• [TASK]:
Each line of the data below that includes the string "name" must be copied.
#####
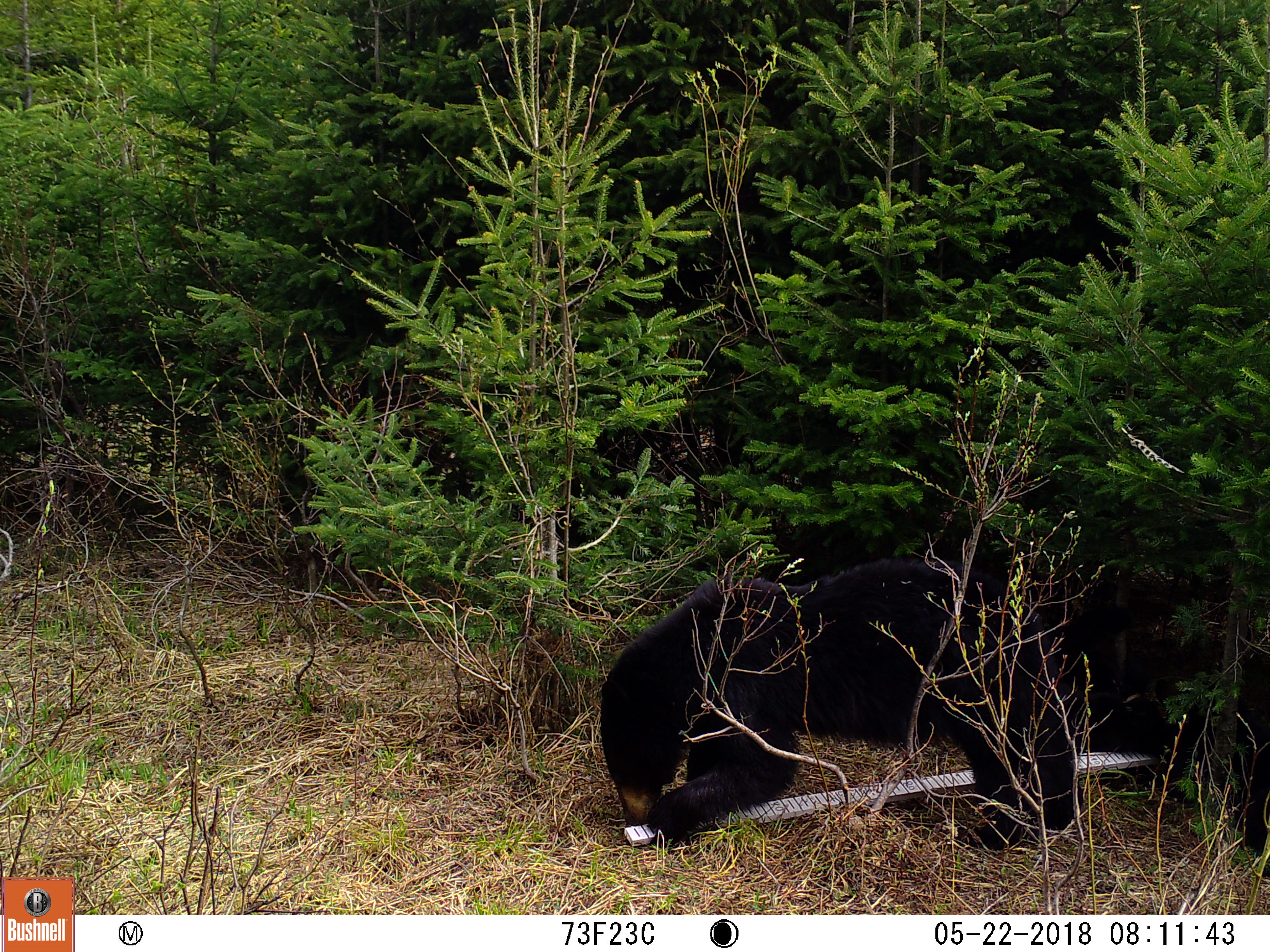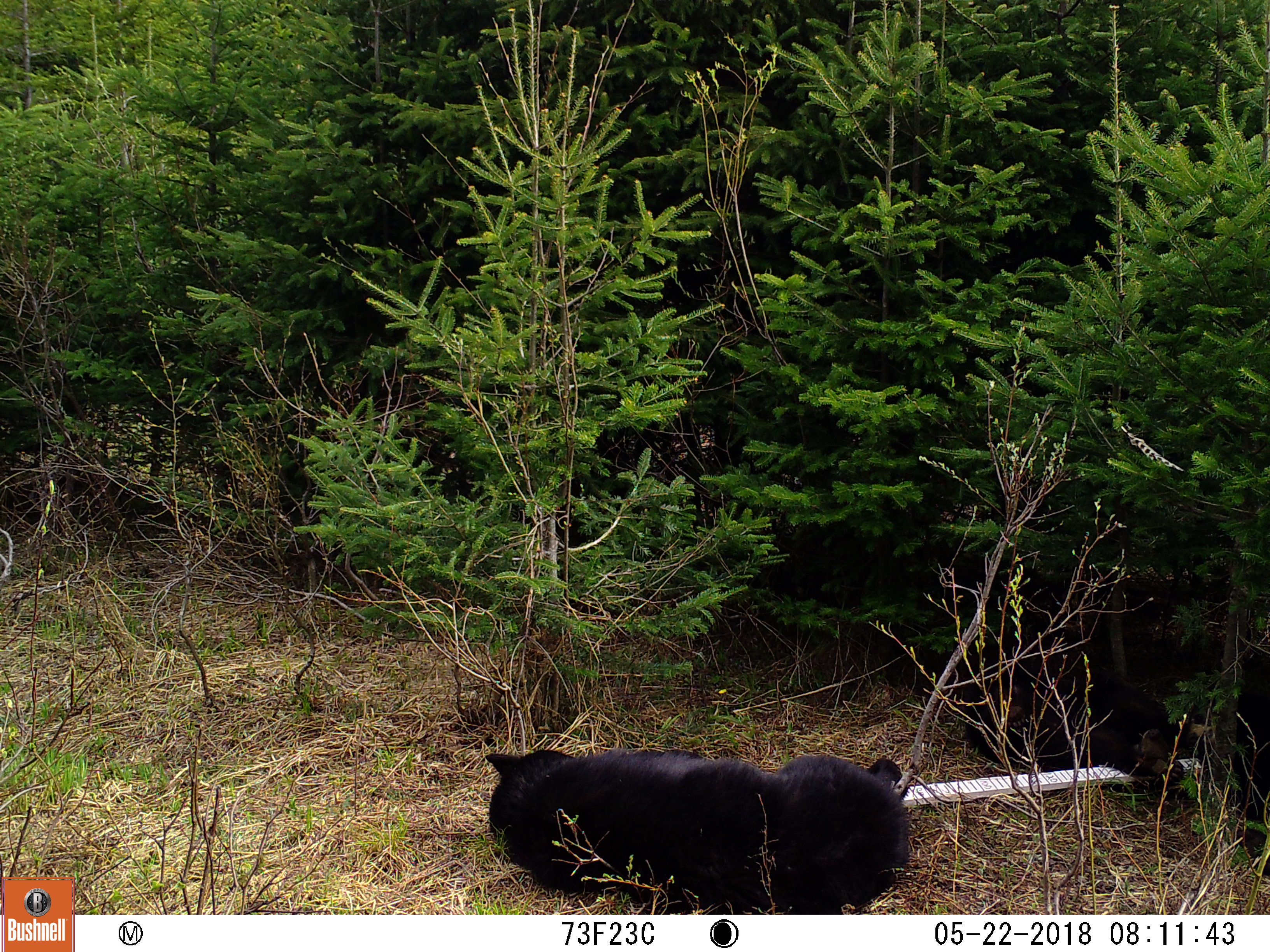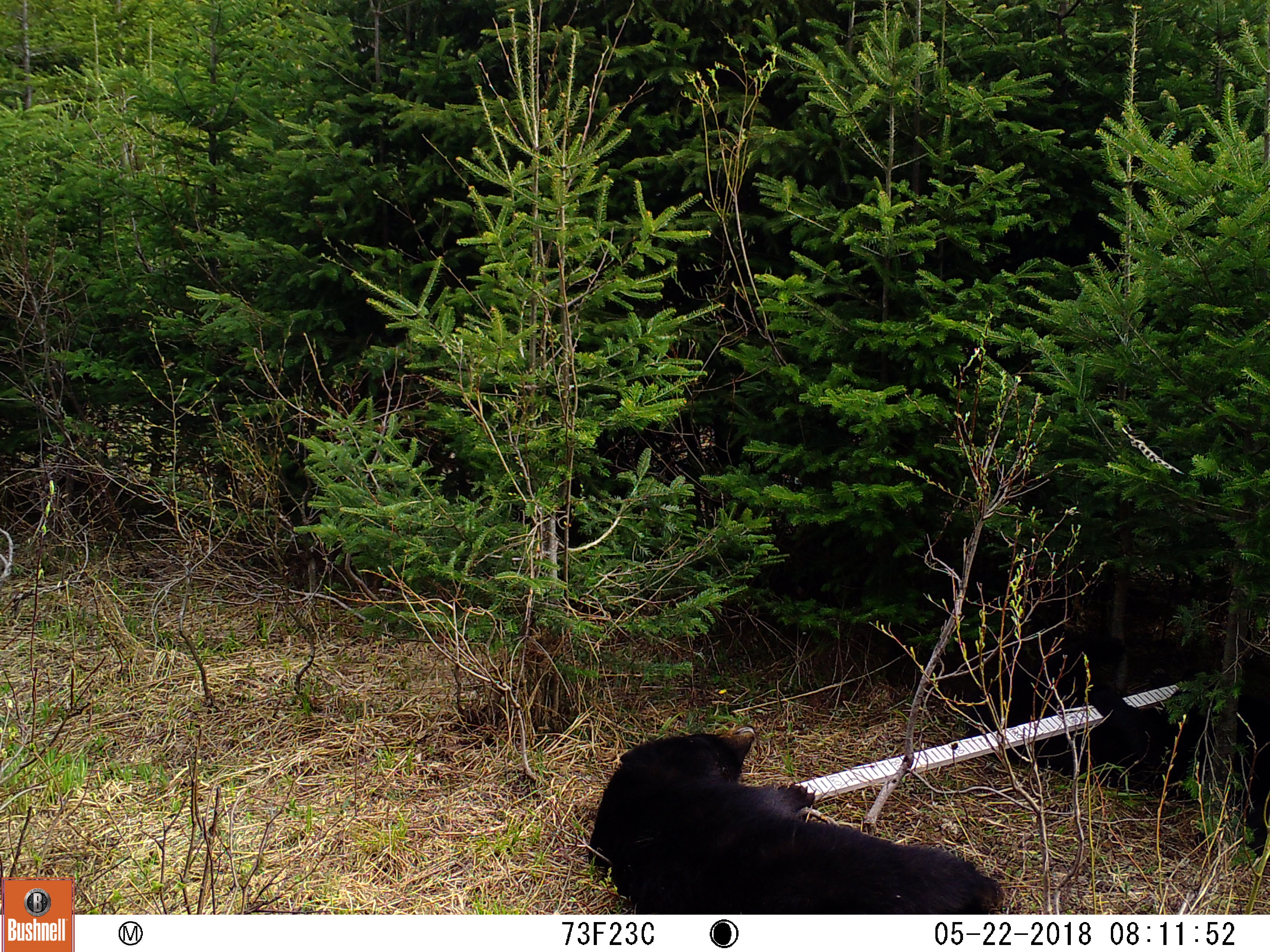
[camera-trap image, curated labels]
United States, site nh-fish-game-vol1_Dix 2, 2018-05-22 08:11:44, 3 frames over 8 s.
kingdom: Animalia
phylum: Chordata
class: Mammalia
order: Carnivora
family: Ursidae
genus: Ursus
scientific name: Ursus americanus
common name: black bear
#####
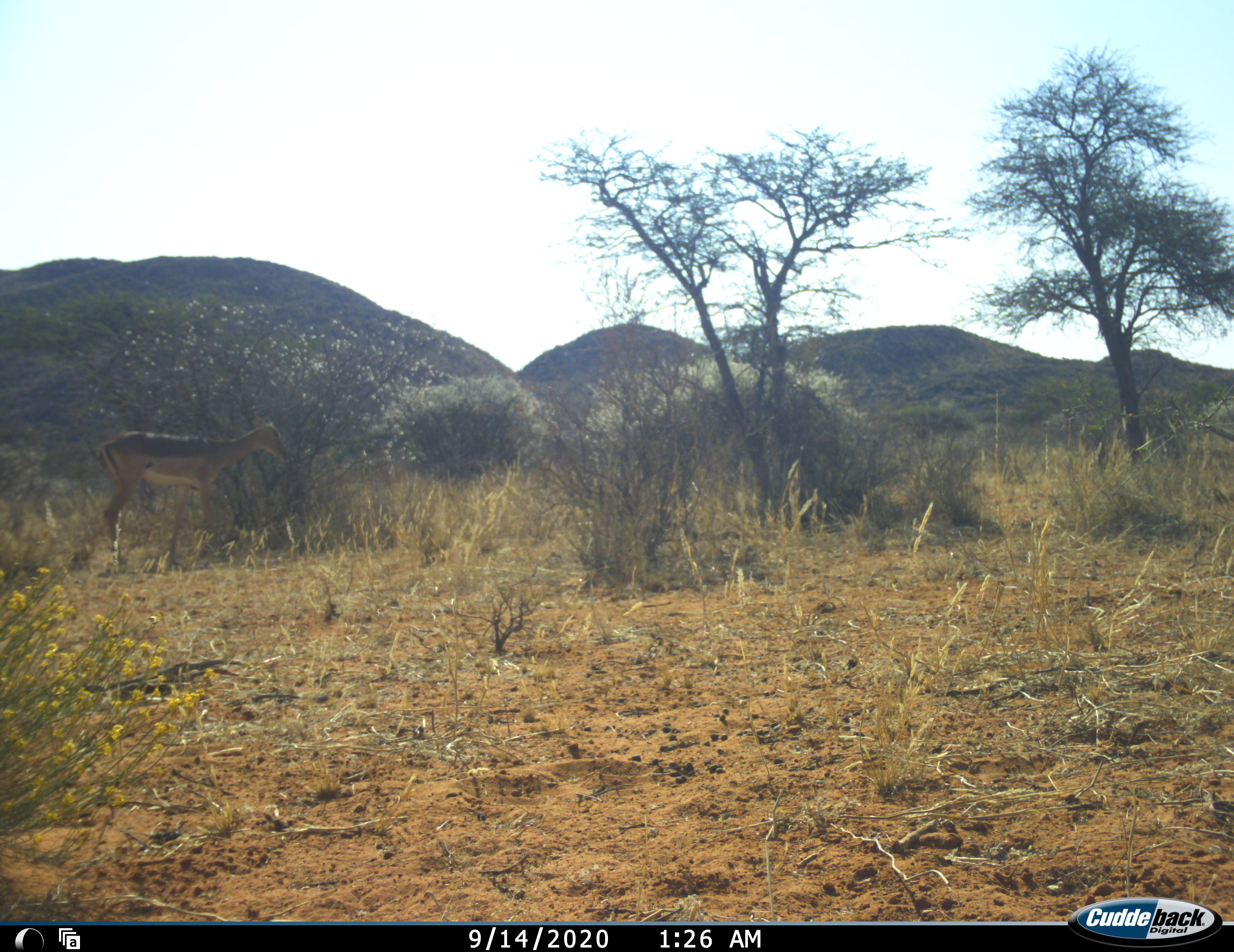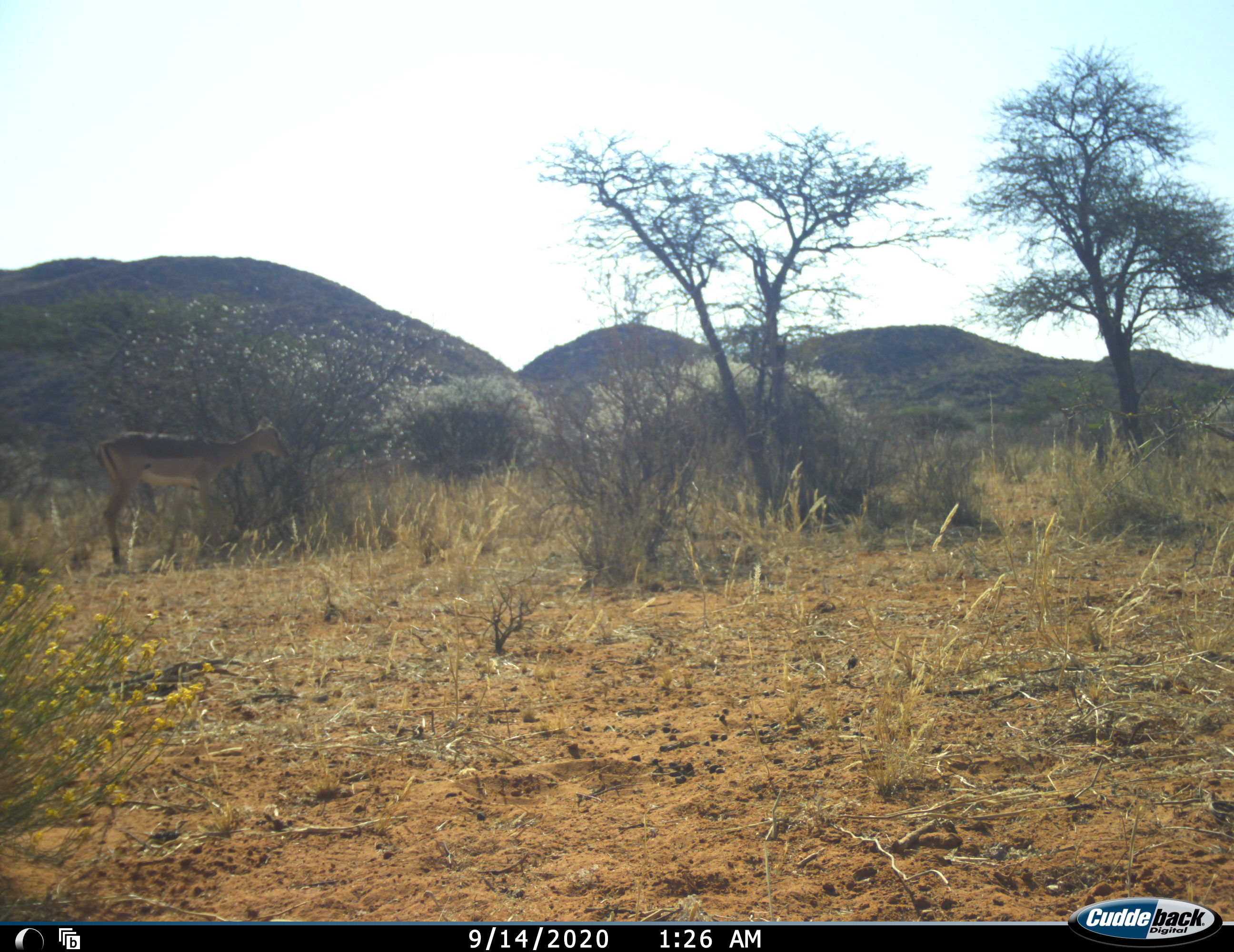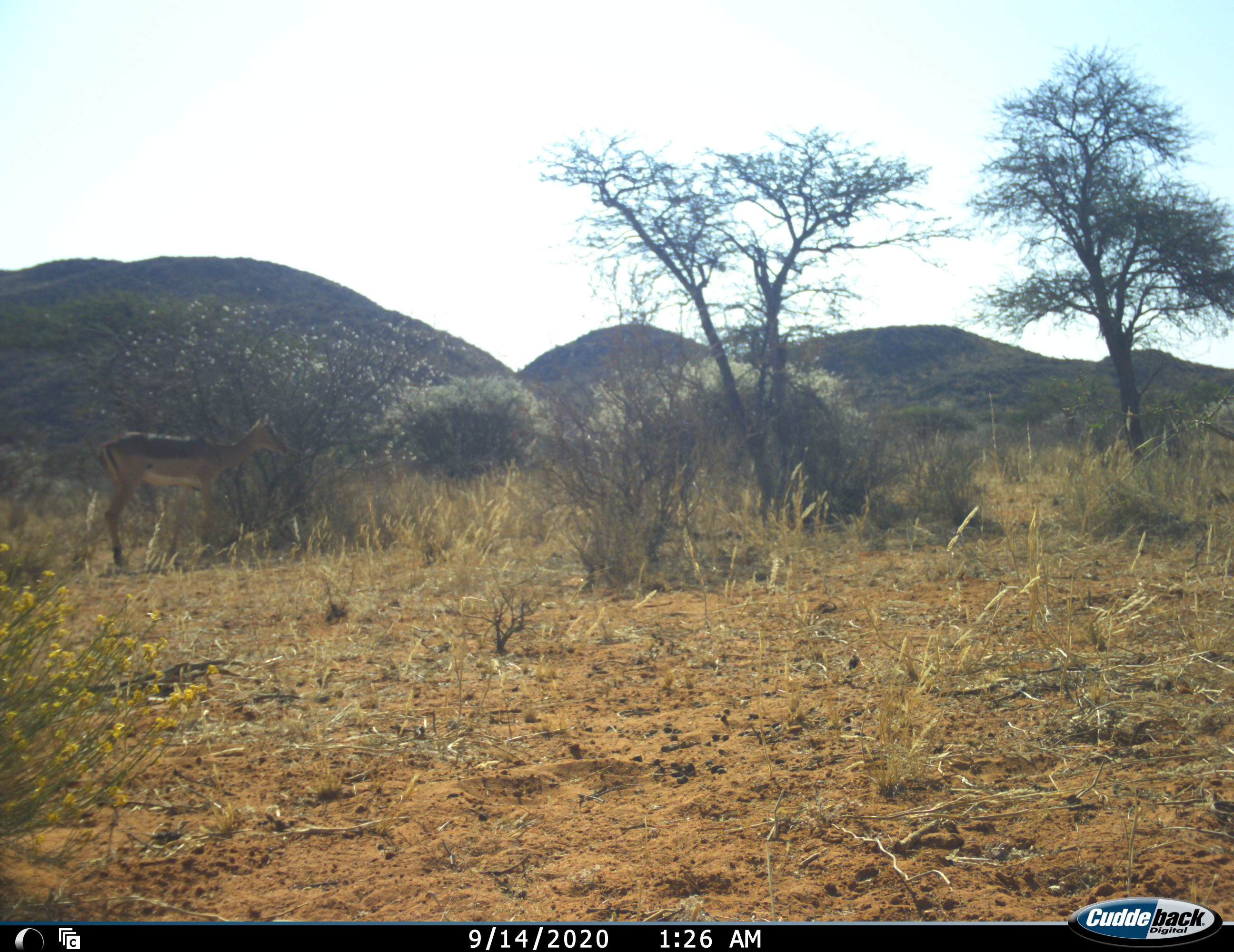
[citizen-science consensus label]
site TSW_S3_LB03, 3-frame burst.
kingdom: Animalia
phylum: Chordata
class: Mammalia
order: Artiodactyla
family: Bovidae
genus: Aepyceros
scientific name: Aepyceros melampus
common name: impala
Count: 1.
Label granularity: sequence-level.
#####
• [ANSWER BELOW]:
scientific name: Ursus americanus
common name: black bear
scientific name: Aepyceros melampus
common name: impala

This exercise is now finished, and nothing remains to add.